Naturally, the point of the 50-litre Challenge was to see how far each car would go on its allotment of fuel. What was almost as interesting as the final result, however, was charting when each car’s low fuel warning light comes on, and how much farther the cars travelled after that point.

Each vehicle manufacturer seems to treat the low fuel light differently. In some cars, it suggests that you should stop for gas at the next gas station; in others, it’s the first clue that you should have stopped at the last one you passed. The problem is that you really never know how much range to expect after the light is on – until it’s too late.

The Dodge Caliber’s low fuel light was the first to ignite, 494 km into the day. The car would travel another 159 km before running out of gas.

The Suzuki SX4’s warning light flashed on at 525 km, and the car ran dry another 112 km later.

Next was the Volkswagen City Golf, its light blinking to life at 588 km. The sole German entry in our group also earned the dubious honour of shortest distance travelled after the light came on, making it just 82 km before bowing out.

At the other end of the spectrum was the Toyota Corolla. Not only did this new-for-2009 ‘Rolla go the farthest on its 50 litres of gas, but its low fuel light was the last to turn on at 829 km (farther than 10 of the remaining 12 cars went on their entire stash of gas!) and it went another 188 km after the light came on.

There were a few other noteworthy results. In the Pontiac Vibe, a mechanical twin to the Corolla, the low fuel light came on much sooner – 667 km – than it did in the Corolla, but it almost matched the Toyota’s distance after that point, going another 187 km before the tank was empty.

Another pair of mechanically-similar cars – the Hyundai Elantra and Kia Spectra – finished farther apart in the final results than many expected. Despite this, both cars’ low fuel lights came on within five kilometres of each other’s: the Kia’s was first at 649 km, while the Elantra’s was on when the odometer read 654 km. Contrary to that, though, the Elantra travelled 158 km with the light on, while the Kia was done after just 93 additional kilometres (the second-shortest distance after the first warning).

-- Task set --
(a) In the fuel challenge text, how far had the Suzuki SX4 gone when its low fuel light came on?
(b) Using the fuel challenge text, explain why a driver can't tell how much range is left once the low fuel light comes on.
(c) In the fuel challenge text, find the words "The Suzuki SX4’s" and reproduce the passage from there, ending after "light came on.".

-- Data section --
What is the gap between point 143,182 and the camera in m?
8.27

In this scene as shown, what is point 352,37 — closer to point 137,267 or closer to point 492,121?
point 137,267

-- Worked solutions --
(a) 525 km

(b) Each manufacturer treats the low fuel light differently. In some cars it means you should stop at the next gas station. In others it is the first sign that you should already have stopped at the last one.

(c)
The Suzuki SX4’s warning light flashed on at 525 km, and the car ran dry another 112 km later.

Next was the Volkswagen City Golf, its light blinking to life at 588 km. The sole German entry in our group also earned the dubious honour of shortest distance travelled after the light came on, making it just 82 km before bowing out.

At the other end of the spectrum was the Toyota Corolla. Not only did this new-for-2009 ‘Rolla go the farthest on its 50 litres of gas, but its low fuel light was the last to turn on at 829 km (farther than 10 of the remaining 12 cars went on their entire stash of gas!) and it went another 188 km after the light came on.